I know these records are incomplete, but where is the data drawn from for the NELers? Max mentioned a good point about the Quincy Trouppe '45 card, so looked him and that particular season up on Baseball-Reference. Found this:
.184 .326 .263 .589 OPS
But Quincy's '45 card in SOM looks much better:
.230 .376 .349 .725
Baseball-Reference, I thought, had the most up-to-date and complete info on this front. Just wondering ...
Last edited by Hack Wilson on Fri Jan 13, 2023 8:28 pm, edited 2 times in total.
By "buffer," you mean an attempt to boost the likely outcome for a hitter, right?
Well, these are interesting cards, a lot at the low end are probably more useful for cheap benchers and platoons. But I'm still a bit perplexed about how SOM used data (which) to create the cards. We never know, anyhow. Deadballers have incomplete records as well.

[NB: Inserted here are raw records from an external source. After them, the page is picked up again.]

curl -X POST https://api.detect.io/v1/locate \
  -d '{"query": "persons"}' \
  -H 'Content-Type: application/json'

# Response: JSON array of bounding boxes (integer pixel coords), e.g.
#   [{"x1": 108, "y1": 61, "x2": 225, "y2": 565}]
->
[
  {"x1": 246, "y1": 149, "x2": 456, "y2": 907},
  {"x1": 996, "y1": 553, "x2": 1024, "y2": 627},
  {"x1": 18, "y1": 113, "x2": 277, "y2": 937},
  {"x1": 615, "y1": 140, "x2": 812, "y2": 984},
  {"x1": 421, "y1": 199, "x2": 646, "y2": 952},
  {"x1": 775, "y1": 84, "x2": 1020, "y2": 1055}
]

supertyphoon wrote:That card for Nap Gulley is unique, one of a kind. A "three true outcomes" pitcher!
I'll call Nap Gulley and raise you a Death Valley Scott for the new "worst" in the set.
I'll sometimes do a sort of pitchers by WHIP, and the default is "descending", so it gives me the worst pitchers available. If you do that from now on, four of the five "best" WHIP that pop up are $0.50 Negro League.
Death Valley, I wonder how he got that nickname. Looking at his card, these are the positive outcomes he has (subtracting BP singles and fielding X chances) out of 108:
vs LH batters - less than 10 vs RH batters - 19
Add in the fact his hold is +9 and 48 errors allowed, I cannot envision Mr. Scott ever being used except as a last resort for theme leagues limited to NeL players, or one where the worst record takes the title.